* **Extract provided**
================
Who is Jesus Christ and how do we proclaim him?
 

           The Gospel for this week is new to Sunday mornings.  We have not read nor preached on this Gospel on Sundays before.  It is a very interesting Gospel in the way that it is formed.  King Herod heard about Jesus and what Jesus was doing.  He also heard that some believed Jesus must be John the Baptist.  He assumed that John, the person that he beheaded must have been raised from the dead.  And then the Gospel tells us about what he remembered; the story of John and how Herod came to kill him.  When I first read this Gospel my first thoughts were “what can I possibly preach about”?  Most of the Gospel is a flashback.  It is a story of what happened. 
          In the lesson from Ephesians we hear Paul’s words to one of his favorite churches, the church in Ephesus.  He really likes them and you can hear his love for them throughout this letter.  It is a very different kind of letter than he wrote to Corinth or Rome.  In this letter you can hear his love and passion for the people.  What sets them apart?  I believe that it is the power of Jesus Christ to transform God’s people.  It is about the power of Christ and what that power does to those who confess him.  The people in Ephesus got it.  They understood that Jesus could not be summed up by one person’s experience.  Jesus Christ, the Risen Lord could not be contained in the mind and experience of one.  It was and is found in the body of Christ, you and me.
            As I read these two lessons together, one question continued to come to mind.  Who is Jesus and how do we proclaim him?  Obviously the question is not new.  Herod has the same question when he wonders if Jesus could be the raised John. It is the question of the ages and the question that continues to challenge us. It is the question that is at the center of denominations and at the center of even the work of our own General Convention this week in Anaheim.  What does it mean to be his follower and what does it mean to proclaim him?  Who is this Jesus?  In Matthew’s gospel we hear clearly the Great Commission, Jesus’ call to us as disciples, “make disciples of all nations, baptizing them in the name of the Father and of the Son and of the Holy Spirit, and teaching them to obey everything that I have commanded you” (Matt. 28:19-20).  I believe the problem that we face in this age and probably the problem faced by Jesus’ followers throughout the ages is that each person sees, understands and knows Jesus in a little different way.  The same Lord, the same Savior, but we see different facets of Jesus.  The problem of course is that too often we believe that our understanding - our facet - how we see Jesus - is the only one or at least the correct one.  We are right and therefore they are wrong.  I know that is the truth because I have those feelings.  I know that being a part of All Saints is better than anything else.  We do it right.  I know that being an Episcopalian is the best because if Jesus was around he would be one.  I don’t think that kind of pride is a bad thing.
          But we carry that understanding to a different place when our pride turns into a Gospel of rejection.  It is wonderful to be proud of who you are and whose you are and how you understand God; but when that pride becomes the tool for rejection of others and their faith then it becomes sin.  When Christians reject other Christians and condemn them then everything changes. When Christians reject other faiths, or races, or social classes; when Christians reject other humans, it is a sin.
================
* **Supplied material**
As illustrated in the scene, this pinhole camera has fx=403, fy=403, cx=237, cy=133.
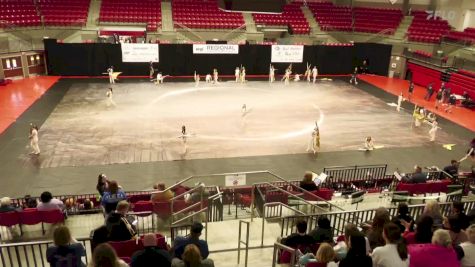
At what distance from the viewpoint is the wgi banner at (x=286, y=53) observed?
33.6 meters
================
* **Written instruction 1**
Answer these questions using the sermon:
(a) Who did King Herod assume Jesus must be?
(b) Which church does the sermon call one of Paul's favorites?
(c) In what city is the General Convention meeting this week?
* **Written instruction 2**
Summarize the sermon in two sentences.
* **Written instruction 3**
Carry the sermon forward from its last sentence.
The material that comes after the sermon has no connection to it.

* **Answer 1**
(a) John the Baptist, the man Herod had beheaded, raised from the dead.
(b) The church in Ephesus.
(c) Anaheim.

* **Answer 2**
Reading the Gospel about Herod and John the Baptist alongside Paul's letter to the Ephesians raises the question of who Jesus is and how we proclaim him, and each person sees a different facet of the same Lord. Pride in one's own understanding is not bad in itself, but when it becomes a tool for rejecting other Christians, other faiths, races, social classes, or other humans, it becomes sin.

* **Answer 3**
          I read a book once called “A Generous Orthodoxy” by Brian McLaren.  In it he discusses the various ways that Christians express Jesus Christ. What I found as I read was that there are many different ways that I know the power of Jesus.  I think I have a little evangelical in me.  On some things I am a conservative Christian and others a liberal Christian.  I am a Biblical Christian and an incarnational Christian and an unfinished Christian.  I like the joy of our worship and Holy Eucharist celebrated on the beach with guitars.   I believe that the divisions we face are divisions of our own making; Evangelicals vs. Mystic / Liberal vs. Conservative / Charismatic vs. Contemplative; are you a biblical or contemplative or green or incarnational or evangelical Christian?  When there is great truth is in the very different gifts that we each bring to our common faith.  One of the great joys of being here is the very different gifts that I witness in those seeking to proclaim the risen Lord in this place.  Look at the strength of Christ’s body in this place.  What we do when we engage in condemning those who are different is to stop the great commission; we stop the proclamation of the Risen Lord when we forget to see in each other the gifts of God’s power and redemption.  We stop God’s Holy Spirit and the epiphanies that God can bring into our lives.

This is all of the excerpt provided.